You will have to register with elsevier but it is free

http://download.journals.elsevierhealth.com/pdfs/journals/0168-8278/PIIS0168827807005739.pdf

It was already known that genotype distribution was associated with the mode of transmission, with subtypes 1a, 3a and 4 being mostly IDU-related and
genotypes 1b and 2 associated with blood transfusion and unsafe medical procedures

CS
Helpful - 0
Avatar universal
Heres a study from Iran
http://www.comparative-hepatology.com/content/5/1/4#B28
Distribution of hepatitis C virus genotypes in patients infected by different sources and its correlation with clinical and virological parameters: a preliminary study

Genotypes 3a and 1a are more prevalent in IVDU in Europe and USA. In the present study, 18 (40%) and 17 (37.8%) patients with IVDA had genotype 1a and 3a respectively. It seems that there is a high similarity between the pattern of genotype in IVDU in Europe and United States when compared with Iran. However, it can not be due to migration of these people to these countries because the history of travel abroad was only seen in 6 cases (13.3%).

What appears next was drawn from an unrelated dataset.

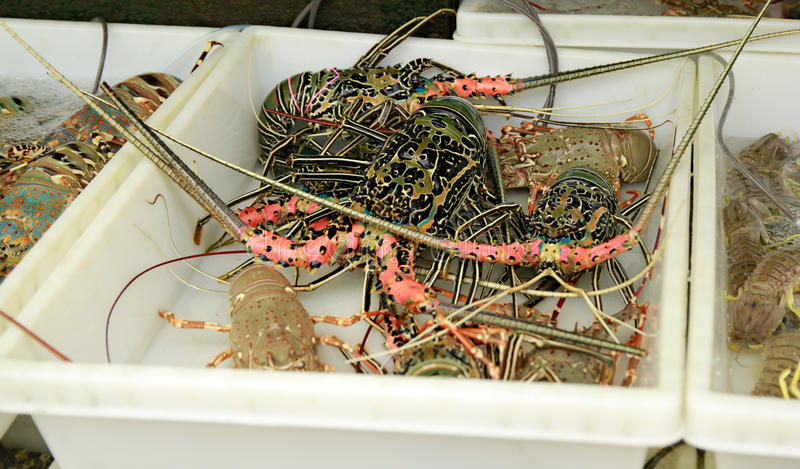 Live Lobsters bij Vissenmarkt Zeevruchten stock afbeelding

From http://www.wjgnet.com/1007-9327/14/1237.pdf
Hepatitis C virus genotypes distribution and transmission risk factors in Luxembourg from 1991 to 2006

Genotype 3 was significantly associated to IVDU

One pattern, characterized by high genetic diversity, involves geographically discrete areas where HCV has been endemic for a long time such as
West Africa with types 1 and 2,
Central Africa with type 4, and
Asia with types 3 and 6.

Another pattern involves areas with a few subtypes circulating in specific risk groups, e.g. subtype 3a in drug addicts.

The third pattern involves areas where a single subtype is present, such as in Egypt with subtype 4a and South Africa with subtype 5a.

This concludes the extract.